• Your objective: Recast the entries below as a Markdown table with the columns "Row" and "Line", numbering each row and leaving out blank lines. Cover only the lines from the start of the entries through the line containing "35531 millimetres".
-- Material for the task start --
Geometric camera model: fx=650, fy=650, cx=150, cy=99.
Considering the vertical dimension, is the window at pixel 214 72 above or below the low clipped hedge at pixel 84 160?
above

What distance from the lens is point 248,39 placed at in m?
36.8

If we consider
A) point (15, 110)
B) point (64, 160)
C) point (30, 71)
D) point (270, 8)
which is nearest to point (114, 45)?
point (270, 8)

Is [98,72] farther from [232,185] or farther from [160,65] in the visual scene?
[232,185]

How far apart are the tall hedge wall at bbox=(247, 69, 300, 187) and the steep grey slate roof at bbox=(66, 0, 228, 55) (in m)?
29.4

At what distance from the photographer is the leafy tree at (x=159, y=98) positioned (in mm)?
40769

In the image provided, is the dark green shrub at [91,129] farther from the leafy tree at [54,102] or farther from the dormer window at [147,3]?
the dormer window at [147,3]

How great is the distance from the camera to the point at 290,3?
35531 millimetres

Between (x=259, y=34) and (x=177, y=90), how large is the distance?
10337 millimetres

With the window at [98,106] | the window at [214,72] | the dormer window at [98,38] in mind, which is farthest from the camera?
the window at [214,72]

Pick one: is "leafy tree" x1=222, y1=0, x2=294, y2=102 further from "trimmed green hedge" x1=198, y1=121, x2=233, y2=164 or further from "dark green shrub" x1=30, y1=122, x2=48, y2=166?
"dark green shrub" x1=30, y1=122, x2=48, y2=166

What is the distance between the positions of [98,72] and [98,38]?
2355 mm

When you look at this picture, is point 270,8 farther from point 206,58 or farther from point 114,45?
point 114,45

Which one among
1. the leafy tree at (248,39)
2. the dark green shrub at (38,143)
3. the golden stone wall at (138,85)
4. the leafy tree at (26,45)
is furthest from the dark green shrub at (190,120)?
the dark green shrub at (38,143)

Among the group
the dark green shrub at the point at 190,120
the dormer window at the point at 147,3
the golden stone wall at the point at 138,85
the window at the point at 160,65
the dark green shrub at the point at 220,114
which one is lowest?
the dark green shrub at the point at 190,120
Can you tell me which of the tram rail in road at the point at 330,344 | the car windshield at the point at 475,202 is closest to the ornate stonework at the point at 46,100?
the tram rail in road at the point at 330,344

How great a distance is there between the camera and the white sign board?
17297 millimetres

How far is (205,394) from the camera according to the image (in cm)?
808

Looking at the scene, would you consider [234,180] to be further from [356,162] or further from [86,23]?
-- Material for the task end --
• Exercise output:
| Row | Line |
|---|---|
| 1 | Geometric camera model: fx=650, fy=650, cx=150, cy=99. |
| 2 | Considering the vertical dimension, is the window at pixel 214 72 above or below the low clipped hedge at pixel 84 160? |
| 3 | above |
| 4 | What distance from the lens is point 248,39 placed at in m? |
| 5 | 36.8 |
| 6 | If we consider |
| 7 | A) point (15, 110) |
| 8 | B) point (64, 160) |
| 9 | C) point (30, 71) |
| 10 | D) point (270, 8) |
| 11 | which is nearest to point (114, 45)? |
| 12 | point (270, 8) |
| 13 | Is [98,72] farther from [232,185] or farther from [160,65] in the visual scene? |
| 14 | [232,185] |
| 15 | How far apart are the tall hedge wall at bbox=(247, 69, 300, 187) and the steep grey slate roof at bbox=(66, 0, 228, 55) (in m)? |
| 16 | 29.4 |
| 17 | At what distance from the photographer is the leafy tree at (x=159, y=98) positioned (in mm)? |
| 18 | 40769 |
| 19 | In the image provided, is the dark green shrub at [91,129] farther from the leafy tree at [54,102] or farther from the dormer window at [147,3]? |
| 20 | the dormer window at [147,3] |
| 21 | How great is the distance from the camera to the point at 290,3? |
| 22 | 35531 millimetres |